1.      State of the art perimeter security in the data center comprising of front-end & backend firewall, network intrusion prevention system, Web application firewall, Security information event management(SIEM) , host intrusion prevention system (HIPS), OS hardening on all servers , Web/App server hardening, database server hardening, Spring security framework in the application software.

2.      All best practices for ensuring security in the application software have been followed. All 10 OWASP (Open Web Application Security Project) application software vulnerabilities have been addressed..

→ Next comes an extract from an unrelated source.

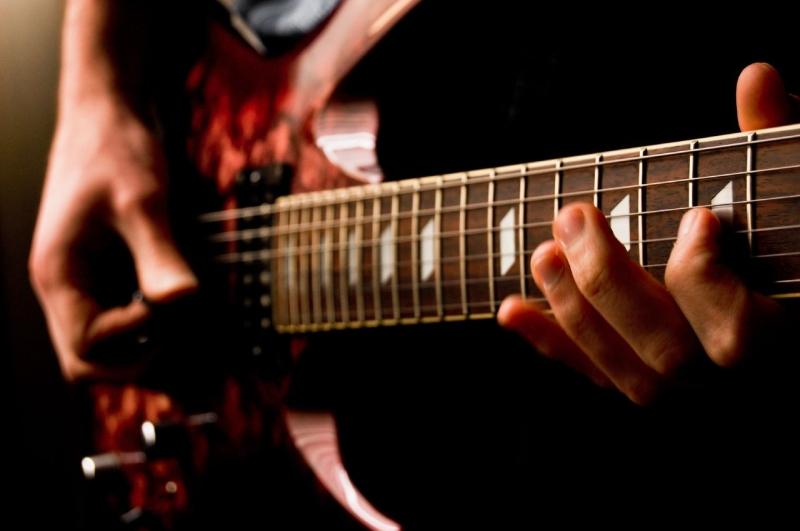 Original source: https://upload.wikimedia.org/wikipedia/commons/3/34/Electric_guitar_%28477101105%29.jpg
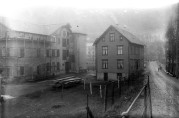 Fabrikkbygningen til venstre, og til høyre arbeiderboligen (revet 2013). Universitetsbibliotekets billedsamliger. Atelier KK, ca. 1918.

3.      By dint of these security measures, no hacking attempt has been successful on the NGeT system. All intrusion or Distributed Denial of Service  (DDoS) attempts have been thwarted.

Third party audit

  1. Periodic external audits are being conducted. In a recent audit done by STQC (Standardization, Testing and Quality Certification) ,DeitY, Govt. of India, the auditing agency has certified that the web application is free from OWASP top 10  and any other known vulnerabilities; and is safe for hosting.
  2. Pre-launch Source code audit by Cert-In (Computer Emergency Response Team - India), DeITY Govt. of India, was conducted.

Real -time feed of internet traffic to Cert-IN for security alerts:

Packet headers of traffic traversing through internet gateway routers are forwarded in real-time to CERT-In for their analysis & reporting. In response, CERT-In sends real time alerts (in case some malicious activity is detected) and weekly reports.